Are you able to quote each entry exactly as written?

-- START Material to process --

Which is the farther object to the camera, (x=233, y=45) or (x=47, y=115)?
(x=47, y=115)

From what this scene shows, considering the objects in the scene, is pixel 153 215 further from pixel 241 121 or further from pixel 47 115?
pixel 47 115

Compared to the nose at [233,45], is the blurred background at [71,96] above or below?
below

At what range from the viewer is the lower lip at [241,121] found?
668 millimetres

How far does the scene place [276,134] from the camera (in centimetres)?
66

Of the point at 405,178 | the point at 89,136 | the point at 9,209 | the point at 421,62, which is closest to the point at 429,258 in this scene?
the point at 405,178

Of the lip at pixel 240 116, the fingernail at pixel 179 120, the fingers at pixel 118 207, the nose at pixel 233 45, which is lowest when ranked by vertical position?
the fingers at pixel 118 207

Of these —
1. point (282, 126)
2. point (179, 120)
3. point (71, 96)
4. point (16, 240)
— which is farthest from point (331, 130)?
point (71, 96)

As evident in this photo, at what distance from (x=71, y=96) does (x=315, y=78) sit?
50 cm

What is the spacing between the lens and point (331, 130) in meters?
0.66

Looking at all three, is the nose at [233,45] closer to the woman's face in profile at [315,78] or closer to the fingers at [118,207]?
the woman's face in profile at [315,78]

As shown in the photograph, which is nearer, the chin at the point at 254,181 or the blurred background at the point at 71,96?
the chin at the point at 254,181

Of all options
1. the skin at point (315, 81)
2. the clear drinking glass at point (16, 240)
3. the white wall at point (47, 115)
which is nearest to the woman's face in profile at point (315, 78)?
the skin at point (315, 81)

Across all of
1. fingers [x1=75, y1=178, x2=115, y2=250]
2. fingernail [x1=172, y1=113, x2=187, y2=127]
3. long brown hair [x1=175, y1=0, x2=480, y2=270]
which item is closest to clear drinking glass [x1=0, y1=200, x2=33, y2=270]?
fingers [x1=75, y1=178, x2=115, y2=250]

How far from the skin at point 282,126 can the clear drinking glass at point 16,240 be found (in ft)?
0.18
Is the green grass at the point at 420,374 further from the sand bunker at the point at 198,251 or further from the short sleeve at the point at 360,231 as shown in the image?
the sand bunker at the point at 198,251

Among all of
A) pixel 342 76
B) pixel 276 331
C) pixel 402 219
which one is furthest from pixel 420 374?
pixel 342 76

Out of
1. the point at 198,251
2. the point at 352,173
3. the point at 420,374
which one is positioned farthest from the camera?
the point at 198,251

-- END Material to process --

▸ **In response**
Which is the farther object to the camera, (x=233, y=45) or (x=47, y=115)?
(x=47, y=115)

From what this scene shows, considering the objects in the scene, is pixel 153 215 further from pixel 241 121 or further from pixel 47 115?
pixel 47 115

Compared to the nose at [233,45], is the blurred background at [71,96] above or below?
below

At what range from the viewer is the lower lip at [241,121] found?
668 millimetres

How far does the scene place [276,134] from the camera (in centimetres)?
66

Of the point at 405,178 | the point at 89,136 | the point at 9,209 | the point at 421,62, which is closest to the point at 429,258 in this scene?
the point at 405,178

Of the lip at pixel 240 116, the fingernail at pixel 179 120, the fingers at pixel 118 207, the nose at pixel 233 45, which is lowest when ranked by vertical position?
the fingers at pixel 118 207

Of these —
1. point (282, 126)
2. point (179, 120)
3. point (71, 96)
4. point (16, 240)
— which is farthest from point (331, 130)?
point (71, 96)

As evident in this photo, at what distance from (x=71, y=96) does (x=315, y=78) sit?
50 cm

What is the spacing between the lens and point (331, 130) in meters?
0.66

Looking at all three, is the nose at [233,45] closer to the woman's face in profile at [315,78] or closer to the fingers at [118,207]?
the woman's face in profile at [315,78]

As shown in the photograph, which is nearer, the chin at the point at 254,181 or the blurred background at the point at 71,96?
the chin at the point at 254,181

Of all options
1. the skin at point (315, 81)
2. the clear drinking glass at point (16, 240)
3. the white wall at point (47, 115)
which is nearest to the woman's face in profile at point (315, 78)?
the skin at point (315, 81)

Across all of
1. fingers [x1=75, y1=178, x2=115, y2=250]
2. fingernail [x1=172, y1=113, x2=187, y2=127]
3. long brown hair [x1=175, y1=0, x2=480, y2=270]
which item is closest to clear drinking glass [x1=0, y1=200, x2=33, y2=270]?
fingers [x1=75, y1=178, x2=115, y2=250]

How far from the skin at point 282,126 can the clear drinking glass at point 16,240 be found (in ft)?
0.18
Is the green grass at the point at 420,374 further from the sand bunker at the point at 198,251 or further from the short sleeve at the point at 360,231 as shown in the image?
the sand bunker at the point at 198,251

Among all of
A) pixel 342 76
B) pixel 276 331
C) pixel 402 219
which one is furthest from pixel 420 374?
pixel 342 76

Out of
1. the point at 198,251
2. the point at 352,173
3. the point at 420,374
which one is positioned farthest from the camera?
the point at 198,251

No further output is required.